The following statements and options are new:

• The AUTOMDL statement uses the TRAMO method based on the work of Gomez and Maravall (1997a and 1997b) to automatically select the ARIMA part of a regARIMA model for the time series.
• The OUTLIER statement automatically detects additive, level shift, and temporary change outliers in the time series. After the outliers are identified, the appropriate regression variables are incorporated into the model.
• The MAXITER and TOL options of the ESTIMATE statement provide additional control over the convergence of the nonlinear estimation.
• The ITPRINT and PRINTERR options of the ESTIMATE statement enable you to examine the iterations history of the nonlinear estimation.
•  The FINAL and FORCE options of the X11 statement enable you to control the final seasonally adjusted series. The FINAL option specifies whether outlier, level shift, and temporary change effects should be removed from the final seasonally adjusted series. The FORCE option specifies whether or not the yearly totals of final seasonally adjusted series match the totals of the original series.

## Time Series Forecasting System

Enhancements to this graphical point-and-click system provide new kinds of forecasting models, better ways to customize lists of models, greater flexibility in sharing projects over a network, and support for graphical and tabular Web reports:

• The Factored ARIMA Model Specification window provides a general purpose interface for specifying ARIMA models. You can specify any number of factors and select the AR and MA lags to include in each factor. This makes it easy to model series with unusual and/or multiple seasonal cycles.
•  Improvements to the Model Selection List Editor window enable you to open alternate model lists included with the software as well as user defined model lists. You can create a new model list, open an existing model list, modify it, use it to replace the current list, append it to the current list, save it in a catalog, assign it to a project, or assign it as a user default list for newly created projects. Several new ARIMA and dynamic regression model lists are provided. You can combine these into large sets for automatic model selection and select from them to create the best set of candidate models for your data.
•  Project options are no longer stored exclusively in the SASUSER library. You can use any path to which you have write access by assigning the libname TSFSUSER. The system prompts you for this path if you do not have write access to the SASUSER library.
•  The Series Viewer and Model Viewer support saving graphs and tables via the Output Delivery System (ODS). Select the "Use Output Delivery System" option in the Save As dialog to create html pages and corresponding gif files.

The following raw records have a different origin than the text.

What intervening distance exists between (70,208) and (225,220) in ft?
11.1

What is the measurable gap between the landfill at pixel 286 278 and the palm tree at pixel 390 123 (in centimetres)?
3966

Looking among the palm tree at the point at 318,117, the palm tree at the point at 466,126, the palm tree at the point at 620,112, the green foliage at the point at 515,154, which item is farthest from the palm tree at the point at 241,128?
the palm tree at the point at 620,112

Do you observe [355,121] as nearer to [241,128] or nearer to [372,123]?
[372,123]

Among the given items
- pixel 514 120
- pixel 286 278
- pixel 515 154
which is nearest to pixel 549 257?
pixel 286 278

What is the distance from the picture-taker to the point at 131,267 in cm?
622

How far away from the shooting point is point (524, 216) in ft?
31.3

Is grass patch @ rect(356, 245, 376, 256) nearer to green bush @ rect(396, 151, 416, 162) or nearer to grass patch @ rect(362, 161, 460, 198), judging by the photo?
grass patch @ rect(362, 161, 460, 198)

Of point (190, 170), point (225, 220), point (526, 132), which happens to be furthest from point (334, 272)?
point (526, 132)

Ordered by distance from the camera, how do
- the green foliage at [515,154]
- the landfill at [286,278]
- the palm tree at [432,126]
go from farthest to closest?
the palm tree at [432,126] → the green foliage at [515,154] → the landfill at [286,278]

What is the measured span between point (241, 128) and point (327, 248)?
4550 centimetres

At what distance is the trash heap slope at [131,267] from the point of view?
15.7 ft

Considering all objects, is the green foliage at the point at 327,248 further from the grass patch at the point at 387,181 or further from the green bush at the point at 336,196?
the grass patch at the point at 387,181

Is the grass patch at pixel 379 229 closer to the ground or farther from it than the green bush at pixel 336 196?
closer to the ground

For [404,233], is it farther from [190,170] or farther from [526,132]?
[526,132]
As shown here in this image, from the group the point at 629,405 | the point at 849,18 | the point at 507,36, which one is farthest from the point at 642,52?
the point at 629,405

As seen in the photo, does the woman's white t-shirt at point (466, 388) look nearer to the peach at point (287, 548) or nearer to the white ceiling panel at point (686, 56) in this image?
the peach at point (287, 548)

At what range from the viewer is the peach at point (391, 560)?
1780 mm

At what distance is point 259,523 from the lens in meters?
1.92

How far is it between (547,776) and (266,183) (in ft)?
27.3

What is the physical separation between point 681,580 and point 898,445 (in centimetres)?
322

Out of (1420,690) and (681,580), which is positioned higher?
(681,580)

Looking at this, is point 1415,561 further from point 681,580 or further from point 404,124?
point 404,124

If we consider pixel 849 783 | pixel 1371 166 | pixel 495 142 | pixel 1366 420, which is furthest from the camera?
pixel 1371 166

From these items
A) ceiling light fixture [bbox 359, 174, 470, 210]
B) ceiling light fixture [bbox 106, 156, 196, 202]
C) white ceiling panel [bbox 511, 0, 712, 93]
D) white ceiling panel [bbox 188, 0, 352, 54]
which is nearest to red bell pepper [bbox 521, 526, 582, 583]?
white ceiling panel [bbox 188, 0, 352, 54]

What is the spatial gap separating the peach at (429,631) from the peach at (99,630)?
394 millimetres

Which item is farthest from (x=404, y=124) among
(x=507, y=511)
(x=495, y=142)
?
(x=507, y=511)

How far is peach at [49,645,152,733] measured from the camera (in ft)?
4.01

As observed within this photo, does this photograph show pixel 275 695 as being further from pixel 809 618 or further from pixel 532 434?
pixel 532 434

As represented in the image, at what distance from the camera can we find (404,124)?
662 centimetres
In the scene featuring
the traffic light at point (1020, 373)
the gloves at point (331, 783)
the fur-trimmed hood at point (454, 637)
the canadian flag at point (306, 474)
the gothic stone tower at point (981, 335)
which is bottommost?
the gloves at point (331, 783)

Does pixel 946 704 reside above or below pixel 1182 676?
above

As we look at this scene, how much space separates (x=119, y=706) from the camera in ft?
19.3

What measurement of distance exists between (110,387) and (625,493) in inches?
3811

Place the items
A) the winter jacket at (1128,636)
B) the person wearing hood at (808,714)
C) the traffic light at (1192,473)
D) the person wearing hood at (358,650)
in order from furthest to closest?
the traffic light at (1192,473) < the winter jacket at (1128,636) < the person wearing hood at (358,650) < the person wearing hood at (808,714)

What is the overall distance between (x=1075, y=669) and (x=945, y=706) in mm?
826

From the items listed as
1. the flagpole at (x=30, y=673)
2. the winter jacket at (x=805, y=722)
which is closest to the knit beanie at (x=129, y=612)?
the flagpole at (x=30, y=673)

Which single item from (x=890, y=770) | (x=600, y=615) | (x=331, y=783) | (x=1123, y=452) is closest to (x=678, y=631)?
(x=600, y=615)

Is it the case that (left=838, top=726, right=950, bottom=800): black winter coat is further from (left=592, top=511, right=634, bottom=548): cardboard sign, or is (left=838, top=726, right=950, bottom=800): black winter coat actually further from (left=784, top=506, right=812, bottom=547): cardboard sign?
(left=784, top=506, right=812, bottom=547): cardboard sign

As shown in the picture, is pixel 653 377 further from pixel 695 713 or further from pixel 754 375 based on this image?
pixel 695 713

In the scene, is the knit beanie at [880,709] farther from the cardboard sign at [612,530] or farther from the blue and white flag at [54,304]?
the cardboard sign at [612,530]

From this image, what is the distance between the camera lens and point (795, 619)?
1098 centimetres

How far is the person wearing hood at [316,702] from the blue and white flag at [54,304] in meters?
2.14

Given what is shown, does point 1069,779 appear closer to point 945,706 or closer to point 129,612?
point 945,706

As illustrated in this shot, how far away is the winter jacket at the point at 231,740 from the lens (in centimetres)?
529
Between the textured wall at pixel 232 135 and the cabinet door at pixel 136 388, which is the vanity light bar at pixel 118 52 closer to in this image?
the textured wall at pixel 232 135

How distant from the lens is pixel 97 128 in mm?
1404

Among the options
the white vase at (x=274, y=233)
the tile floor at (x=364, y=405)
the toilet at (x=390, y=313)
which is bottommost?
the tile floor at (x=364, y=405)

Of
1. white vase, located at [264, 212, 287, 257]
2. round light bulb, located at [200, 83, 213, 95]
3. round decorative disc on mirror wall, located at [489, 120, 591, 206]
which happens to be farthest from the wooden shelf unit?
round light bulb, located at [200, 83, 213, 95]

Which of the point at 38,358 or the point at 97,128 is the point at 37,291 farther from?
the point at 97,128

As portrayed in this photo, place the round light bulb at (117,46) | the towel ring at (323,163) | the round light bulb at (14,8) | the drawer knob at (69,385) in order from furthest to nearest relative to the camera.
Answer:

You can access and organize these using the ODS Results window, display them automatically in your browser (depending on your results preferences settings), or publish them via the Internet or an intranet. You can also create other forms of output by providing your own ODS statements.
• The Time Series Viewer and Time Series Forecasting System can now be started from a macro submitted from the Program Editor or the Enhanced Editor. The FORECAST and TSVIEW macros accept the same arguments as the FORECAST and TSVIEW commands. You can use the FORECAST macro to generate and submit any number of independent unattended forecasting runs from a data step program.

## References

Gomez, V. and A. Maravall (1997a), "Program TRAMO and SEATS: Instructions for the User, Beta Version," Banco de Espana.

Gomez, V. and A. Maravall (1997b), "Guide for Using the Programs TRAMO and SEATS, Beta Version," Banco de Espana.

Stoffer, D. and Toloi, C. (1992), "A Note on the Ljung-Box-Pierce Portmanteau Statistic with Missing Data," Statistics & Probability Letters 13, 391-396.